On le sait, le Cirque a connu une crise de croissance. Des artistes ont déjà claqué la porte en critiquant l’approche trop marketing des anciens échassiers de Baie-Saint-Paul. Mais d’autres reviennent… Comme Guy Caron, un des fondateurs du Cirque, qui signe ici la mise en scène de Dralion. (L’habituel metteur en scène, Franco Dragone, vient de réaliser le film Alegria et le spectacle à Orlando.)

Théâtre du monde
Dralion effectuera une tournée nord-américaine de 17 villes, étalée sur trois ans. En tout, la troupe donnera plus de 1000 représentations pour un total possible de 2 500 000 spectateurs (le tiers de la population québécoise!).
En matière de cirque, «l’important, c’est le visuel, le mouvement», et non les mots pour le dire. Guy Caron s’est d’ailleurs entouré d’une équipe de concepteurs parmi les meilleurs du milieu théâtral: François Barbeau, aux costumes; Stéphane Roy, à la scénographie; Michel Beaulieu, aux éclairages. Ces artistes qui travaillent pour la première fois avec le Cirque sont emballés par ce nouveau défi ainsi que par les moyens dont ils disposent, comparativement aux maigres budgets des compagnies de théâtre.

Au fond, ce recours aux habitués de l’art dramatique n’a rien de surprenant: la théâtralité ayant toujours été la marque des spectacles du Cirque du Soleil. Les concepteurs travaillent donc dans un univers à la fois étranger et familier.

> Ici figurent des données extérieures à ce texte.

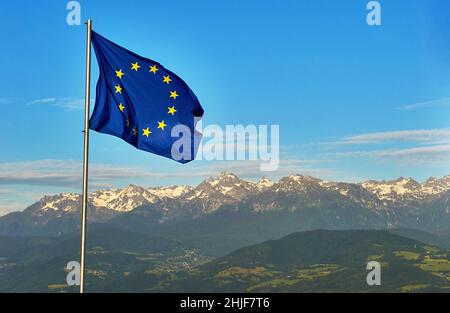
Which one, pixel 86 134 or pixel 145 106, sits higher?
pixel 145 106

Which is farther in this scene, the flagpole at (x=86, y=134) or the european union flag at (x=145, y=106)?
the european union flag at (x=145, y=106)

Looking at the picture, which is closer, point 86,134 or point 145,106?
point 86,134

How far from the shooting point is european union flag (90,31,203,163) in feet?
98.4

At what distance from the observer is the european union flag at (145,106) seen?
30000 millimetres

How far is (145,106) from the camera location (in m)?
30.3

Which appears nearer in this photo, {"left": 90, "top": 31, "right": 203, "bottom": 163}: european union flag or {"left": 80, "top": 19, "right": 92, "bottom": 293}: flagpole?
{"left": 80, "top": 19, "right": 92, "bottom": 293}: flagpole
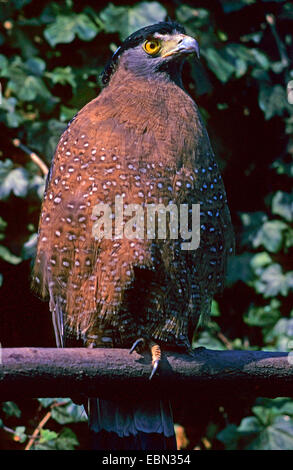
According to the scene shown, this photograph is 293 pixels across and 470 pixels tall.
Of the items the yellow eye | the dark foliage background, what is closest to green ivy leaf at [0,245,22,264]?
the dark foliage background

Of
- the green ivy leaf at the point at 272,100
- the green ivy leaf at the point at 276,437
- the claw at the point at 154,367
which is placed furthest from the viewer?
the green ivy leaf at the point at 272,100

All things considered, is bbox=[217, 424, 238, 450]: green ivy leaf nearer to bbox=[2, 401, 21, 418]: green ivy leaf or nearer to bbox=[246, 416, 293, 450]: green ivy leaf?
bbox=[246, 416, 293, 450]: green ivy leaf

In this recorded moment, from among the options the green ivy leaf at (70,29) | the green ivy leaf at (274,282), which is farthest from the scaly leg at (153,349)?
the green ivy leaf at (70,29)

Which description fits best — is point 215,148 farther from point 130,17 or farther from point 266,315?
point 266,315

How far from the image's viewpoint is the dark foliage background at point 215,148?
3297mm

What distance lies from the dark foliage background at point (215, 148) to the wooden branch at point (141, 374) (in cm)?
123

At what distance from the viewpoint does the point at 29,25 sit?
346cm

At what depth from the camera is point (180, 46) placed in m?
2.54

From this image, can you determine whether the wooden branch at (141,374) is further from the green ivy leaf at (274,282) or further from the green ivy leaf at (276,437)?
the green ivy leaf at (274,282)

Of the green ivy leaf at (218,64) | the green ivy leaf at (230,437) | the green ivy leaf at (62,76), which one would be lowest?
the green ivy leaf at (230,437)

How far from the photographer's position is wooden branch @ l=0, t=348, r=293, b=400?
1792mm

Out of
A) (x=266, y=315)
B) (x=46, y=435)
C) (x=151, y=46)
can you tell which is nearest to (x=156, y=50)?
(x=151, y=46)

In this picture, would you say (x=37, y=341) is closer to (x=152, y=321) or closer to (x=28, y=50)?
(x=152, y=321)

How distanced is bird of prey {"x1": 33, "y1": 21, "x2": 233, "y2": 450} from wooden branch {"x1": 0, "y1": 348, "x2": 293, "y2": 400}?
24cm
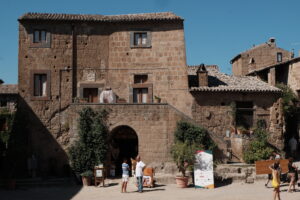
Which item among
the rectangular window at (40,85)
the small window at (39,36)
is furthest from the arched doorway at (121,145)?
the small window at (39,36)

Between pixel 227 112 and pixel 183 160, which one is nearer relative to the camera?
pixel 183 160

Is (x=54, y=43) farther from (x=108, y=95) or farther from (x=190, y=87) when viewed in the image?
(x=190, y=87)

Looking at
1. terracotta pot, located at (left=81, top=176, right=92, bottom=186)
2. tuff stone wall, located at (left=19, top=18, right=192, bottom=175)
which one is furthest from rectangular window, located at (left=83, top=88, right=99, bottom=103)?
terracotta pot, located at (left=81, top=176, right=92, bottom=186)

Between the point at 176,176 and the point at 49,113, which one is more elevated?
the point at 49,113

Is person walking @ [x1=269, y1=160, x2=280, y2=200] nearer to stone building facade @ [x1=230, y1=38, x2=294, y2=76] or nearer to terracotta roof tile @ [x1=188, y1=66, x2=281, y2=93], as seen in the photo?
terracotta roof tile @ [x1=188, y1=66, x2=281, y2=93]

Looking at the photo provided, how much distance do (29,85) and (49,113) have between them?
2.25m

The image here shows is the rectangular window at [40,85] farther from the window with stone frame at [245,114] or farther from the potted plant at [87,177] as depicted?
the window with stone frame at [245,114]

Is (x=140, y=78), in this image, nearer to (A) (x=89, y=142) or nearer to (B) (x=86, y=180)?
(A) (x=89, y=142)

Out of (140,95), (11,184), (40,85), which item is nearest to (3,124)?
(40,85)

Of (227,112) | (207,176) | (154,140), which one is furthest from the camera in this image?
(227,112)

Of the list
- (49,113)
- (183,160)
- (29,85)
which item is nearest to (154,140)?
(183,160)

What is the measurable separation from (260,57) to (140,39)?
18.5 m

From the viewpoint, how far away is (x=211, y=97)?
955 inches

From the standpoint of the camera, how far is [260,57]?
38.9 m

Dralion se veut une contraction des mots «dragon» et «lion», respectivement les symboles de l’Orient et de l’Occident. Pour Guy Caron, également fondateur de l’École Nationale du Cirque de Montréal, Dralion sera «un spectacle fin de millénaire qui permettra un croisement des influences du cirque oriental et occidental». Cette fusion de deux mondes, l’Est et l’Ouest, se fera autant dans les thèmes abordés que dans le va-et-vient sur la piste. Parmi les 54 artistes en provenance de neuf pays, on retrouve 35 acrobates chinois. Tout cela dans un désir perpétuel de «recherche d’harmonie entre l’humain et la nature». Beau programme.